Concurrency and decoupling for cheap with Java 11 HttpClient asynch requests

After years of dabbling with threads, Callables and Executor Pools, finally an easy way to setup concurrent tasks

The problem: having a task to execute concurrently, but keeping the code free from Callables and other thread logic

For many years, I have worked at making some parts of my code execute in a concurrent way. Pair-wise computations on vectors, text mining ops on thousands on tweets, simple checks and operations on nodes and edges in a network, etc.

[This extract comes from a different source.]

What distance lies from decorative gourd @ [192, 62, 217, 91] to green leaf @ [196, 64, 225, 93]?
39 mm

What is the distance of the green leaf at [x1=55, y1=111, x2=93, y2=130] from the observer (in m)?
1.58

The approach I took is pretty textbook, I suppose:

  • isolate in a separate class the part of the code that can be executed concurrently: that will be the task.
  • make this class implement the Runnable interface, or more probably the Callable interface as it allows to return an object.
  • in the main part of the code, setup an Executor service. Instantiate all the tasks and submit these to the executor.
  • collect the Future objects and aggregate their results.

I suppose there is nothing wrong with this. In practice, it didn’t work for me. The reason is fundamentally that:

  • setting the task as a Runnable or Callable, even if that is pretty easy and lightweight, specializes the code for this use case. If I want to re-use the code in another context that requires the logic to run with different interfaces, or refactor the task because the code logic has grown in complexity, these interfaces I had added for concurrency become boilerplate. I’m like “oh, I had added that Callable way of running the code for this particular project, but in this other project that’s just a thing in my way. I’ll have to remove it.” So in practice, when I developped some concurrent code, I ended up giving up on it soon to work unencumbered.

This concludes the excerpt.